Hallways, livingrooms, bedrooms, and bathrooms are spaces for creation-- especially, when they belong to someone else. The Fouth International Gramercy Art Fair offered galleries and artists spaces to trace the logic of their aesthetics on. Some chose to let the art sit around like tourists with nowhere to go, others played loud music and drank 'till the hotel management kicked them out, while some did unspeakable things in the dark- this group made the most sense of having this event in a hotel. The rest of the art should have stayed in whatever space it came from.

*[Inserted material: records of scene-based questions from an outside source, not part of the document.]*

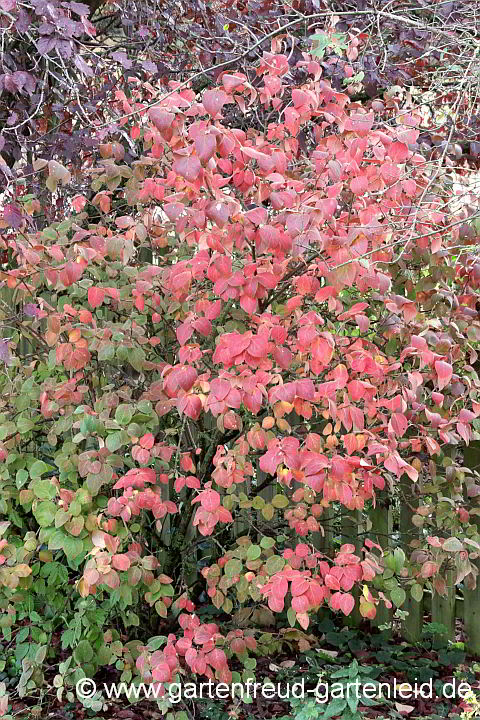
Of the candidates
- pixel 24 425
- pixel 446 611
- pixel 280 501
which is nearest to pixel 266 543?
pixel 280 501

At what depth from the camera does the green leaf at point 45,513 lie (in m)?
2.46

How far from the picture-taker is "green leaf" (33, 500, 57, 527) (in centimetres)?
246

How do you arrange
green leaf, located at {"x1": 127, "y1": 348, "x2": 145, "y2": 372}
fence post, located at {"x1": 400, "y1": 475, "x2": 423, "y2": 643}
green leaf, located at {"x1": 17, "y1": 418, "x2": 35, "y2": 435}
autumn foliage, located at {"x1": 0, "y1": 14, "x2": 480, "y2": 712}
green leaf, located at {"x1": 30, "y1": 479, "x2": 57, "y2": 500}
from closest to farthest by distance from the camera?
autumn foliage, located at {"x1": 0, "y1": 14, "x2": 480, "y2": 712}, green leaf, located at {"x1": 30, "y1": 479, "x2": 57, "y2": 500}, green leaf, located at {"x1": 127, "y1": 348, "x2": 145, "y2": 372}, green leaf, located at {"x1": 17, "y1": 418, "x2": 35, "y2": 435}, fence post, located at {"x1": 400, "y1": 475, "x2": 423, "y2": 643}

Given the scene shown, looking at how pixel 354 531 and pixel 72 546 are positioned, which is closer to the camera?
pixel 72 546

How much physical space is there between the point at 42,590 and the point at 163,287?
1272 millimetres

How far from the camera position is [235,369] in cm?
252

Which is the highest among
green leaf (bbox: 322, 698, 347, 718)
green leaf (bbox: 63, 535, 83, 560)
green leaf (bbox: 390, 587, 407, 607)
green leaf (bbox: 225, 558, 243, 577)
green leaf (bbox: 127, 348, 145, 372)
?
green leaf (bbox: 127, 348, 145, 372)

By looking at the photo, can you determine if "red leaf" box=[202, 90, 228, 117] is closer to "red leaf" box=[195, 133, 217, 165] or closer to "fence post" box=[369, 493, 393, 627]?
"red leaf" box=[195, 133, 217, 165]

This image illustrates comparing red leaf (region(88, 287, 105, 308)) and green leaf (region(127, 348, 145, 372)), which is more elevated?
red leaf (region(88, 287, 105, 308))

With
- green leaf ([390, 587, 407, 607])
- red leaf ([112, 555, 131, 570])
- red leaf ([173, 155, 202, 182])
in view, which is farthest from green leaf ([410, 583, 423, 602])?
red leaf ([173, 155, 202, 182])

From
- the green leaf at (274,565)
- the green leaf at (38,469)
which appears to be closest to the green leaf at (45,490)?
the green leaf at (38,469)

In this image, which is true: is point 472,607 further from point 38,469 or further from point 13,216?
point 13,216

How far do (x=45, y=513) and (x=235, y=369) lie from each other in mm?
805

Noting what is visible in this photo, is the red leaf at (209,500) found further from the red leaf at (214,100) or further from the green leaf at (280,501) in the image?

Claude Wampler's "Muffle" performance/installation, presented by Postmasters made use of the environment with an acute sensibilty--hotelrooms are designed for transgressions, for meeting the Other, and knowing that you have to checkout by 11:00 am the next day. Wampler's performance caught the moment of whispers between fucks--she reclined next to a Harley Davison, petting its hard chrome, her machinic desire
--micro-red lights flashing on the palm of her hand, as they watched a porno flick. The flick contained Wampler performing bizzare gestures--such as, sticking a birthday candle in her vaginia and ligthing it. Meanwhile, the Harley, begged for a deeper relationship with her--perhaps that she end her relationship with her fleshpartner and move in with it. All Wampler wants to do is ride again and again. A case of techno-aphanisis framed just right--it's the machines who should live in fear--the flesh will eat anything for a good time, and it will never be enough.

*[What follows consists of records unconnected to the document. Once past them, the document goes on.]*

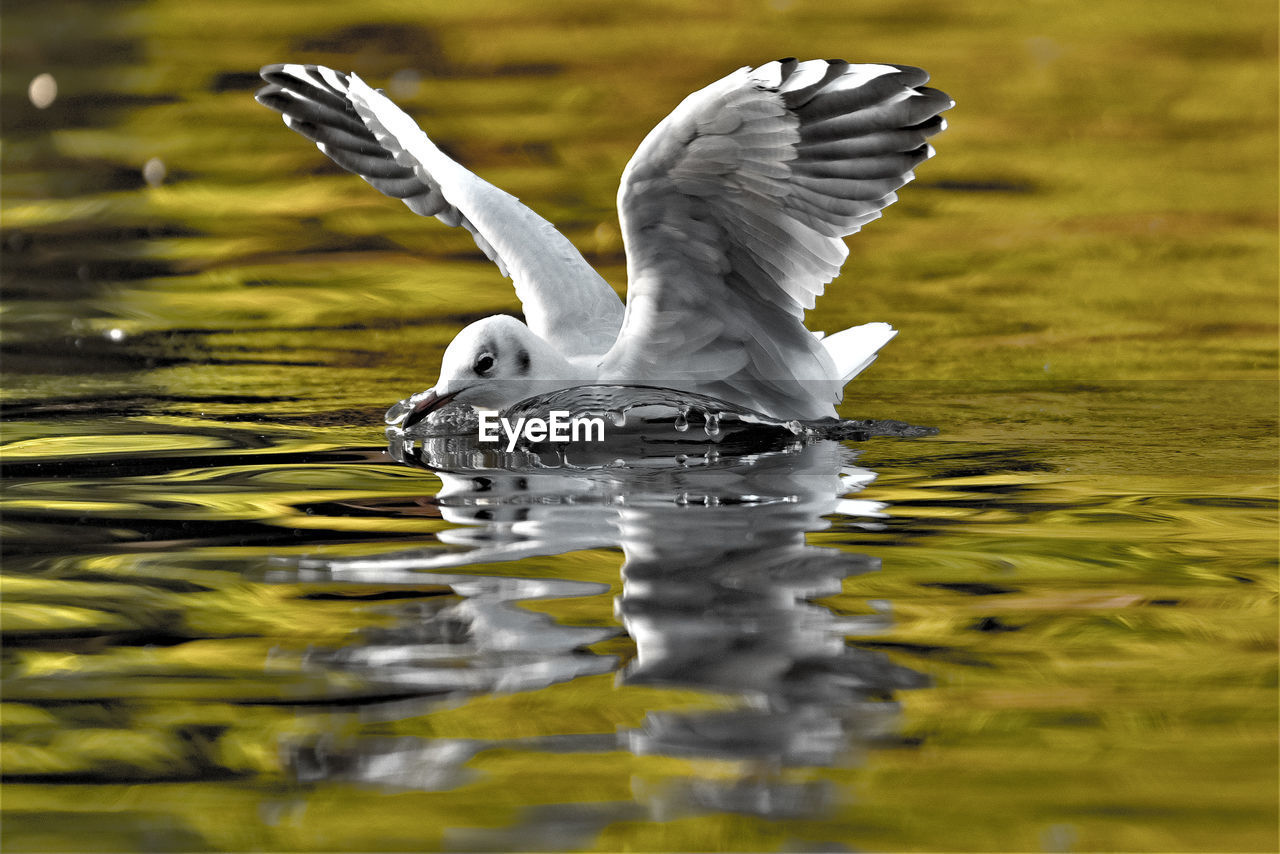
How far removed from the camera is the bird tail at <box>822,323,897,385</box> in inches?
246

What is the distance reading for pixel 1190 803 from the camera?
2209 mm

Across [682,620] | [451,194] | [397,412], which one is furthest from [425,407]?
[682,620]

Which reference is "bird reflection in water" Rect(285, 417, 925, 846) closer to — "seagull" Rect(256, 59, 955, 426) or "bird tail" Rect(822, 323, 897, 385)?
"seagull" Rect(256, 59, 955, 426)

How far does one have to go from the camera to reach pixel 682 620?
9.93 ft

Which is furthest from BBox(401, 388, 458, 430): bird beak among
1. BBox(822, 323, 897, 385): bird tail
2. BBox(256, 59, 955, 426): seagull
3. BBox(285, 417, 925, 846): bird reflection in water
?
BBox(822, 323, 897, 385): bird tail

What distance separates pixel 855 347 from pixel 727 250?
120 centimetres

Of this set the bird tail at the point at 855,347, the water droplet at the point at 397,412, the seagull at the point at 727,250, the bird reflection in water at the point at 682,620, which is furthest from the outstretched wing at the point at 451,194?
the bird reflection in water at the point at 682,620

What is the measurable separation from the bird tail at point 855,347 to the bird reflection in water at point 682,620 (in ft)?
3.70

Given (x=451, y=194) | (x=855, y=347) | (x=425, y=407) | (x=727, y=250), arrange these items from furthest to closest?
(x=451, y=194) < (x=855, y=347) < (x=425, y=407) < (x=727, y=250)

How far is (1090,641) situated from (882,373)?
5153 millimetres

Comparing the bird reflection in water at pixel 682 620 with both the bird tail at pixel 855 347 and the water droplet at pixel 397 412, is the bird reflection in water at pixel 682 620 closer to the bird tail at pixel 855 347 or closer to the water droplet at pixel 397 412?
the bird tail at pixel 855 347

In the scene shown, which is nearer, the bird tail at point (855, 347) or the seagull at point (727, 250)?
the seagull at point (727, 250)

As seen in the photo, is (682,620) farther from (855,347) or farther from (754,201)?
(855,347)

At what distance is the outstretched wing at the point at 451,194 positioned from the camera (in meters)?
6.39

View of installation, 1997.
After spending the night doing the nasty--a shower always restores the Real of any situation. It allows one to gather oneself and contemplate the next gesture--was it just a one-night stand or something that will become a habit? Skip Arnold's performance, (presented by Spencer Brownstone Gallery) taking a four day shower--turns into a Chinese water torture gambit. In the 90's no amount of water is ever going to set us right, make us clean. Nothing can wash away the Real of history. Skip's skin seemed proof of this, by the end of the performance large red marks boiled to the surface. The welts on his body were traces of the unsaid of the event. Art cannot protect the body from the havoc of social sins.

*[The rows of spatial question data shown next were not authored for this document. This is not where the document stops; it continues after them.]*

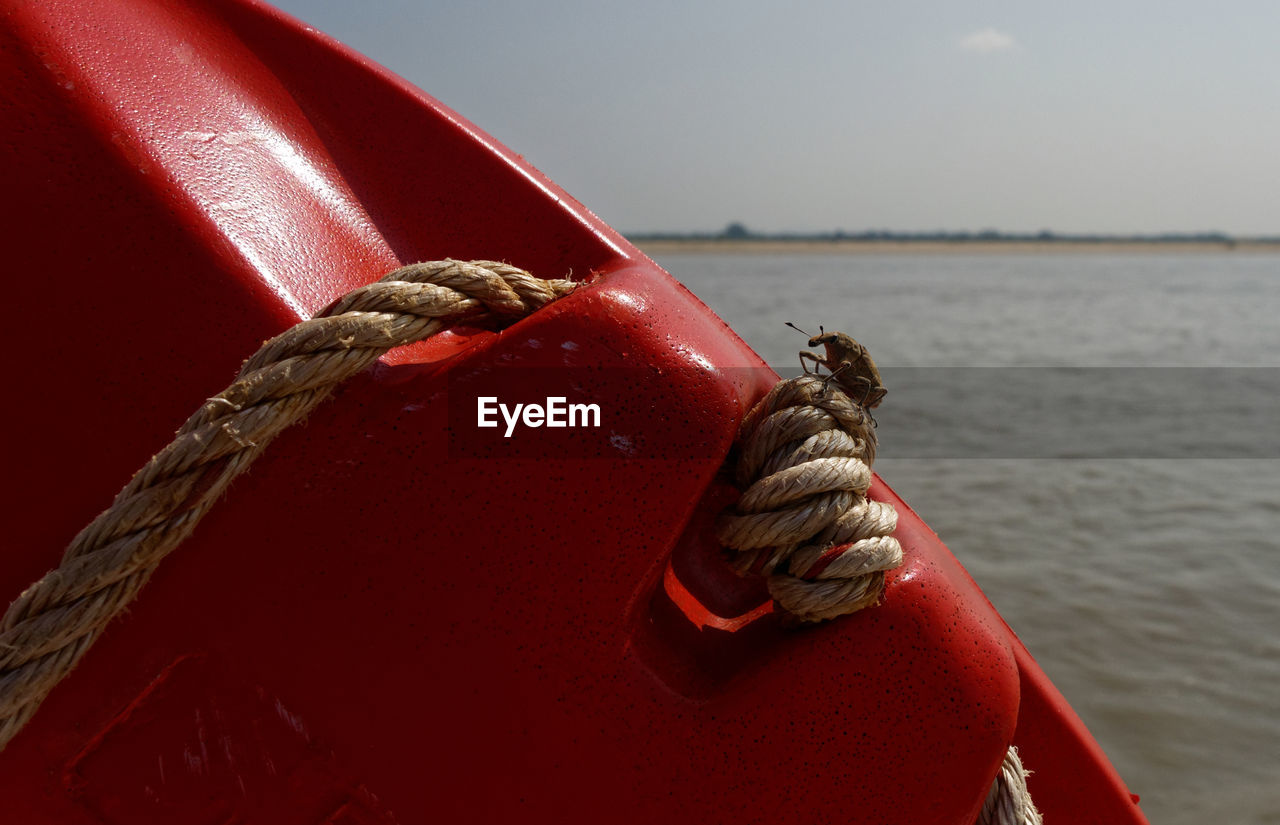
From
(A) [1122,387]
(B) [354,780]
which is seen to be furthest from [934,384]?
(B) [354,780]

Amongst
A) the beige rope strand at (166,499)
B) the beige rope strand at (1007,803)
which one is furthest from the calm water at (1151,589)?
the beige rope strand at (166,499)

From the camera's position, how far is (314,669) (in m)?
0.90

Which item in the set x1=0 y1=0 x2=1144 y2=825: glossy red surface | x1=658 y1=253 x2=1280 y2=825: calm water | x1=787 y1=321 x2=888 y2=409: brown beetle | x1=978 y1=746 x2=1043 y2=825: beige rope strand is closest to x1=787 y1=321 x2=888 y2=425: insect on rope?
x1=787 y1=321 x2=888 y2=409: brown beetle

View of performance, 1997.
A few other rooms are worth mentioning: Holly Zausner, "Last Illusions," (presented by Margrit Gass Gallery - Basel, Switzerland) wrapped the hotel bed with one of her pink clay figures. A woman on the floor with her legs holding on to the bed created a fine tension between desire and nostalgia. Matthew Marello's "Room 414," (presented by ll Ponte Contemporanea, Rome) created the chaos of pure loss--the room was trashed with large monitors of a man falling into an endless vortex. Even the bathroom housed a monitor in the tub. Several other installation presented sites of recent disasters and a number of galleries attempted to reframe the rooms. It was the work that brought forth the everyday use of the hotel which made the Gramercy Fair worth drifting in.
Completelly agree with the review. Also, this year was much better than the two prevoius one. Sign of the times?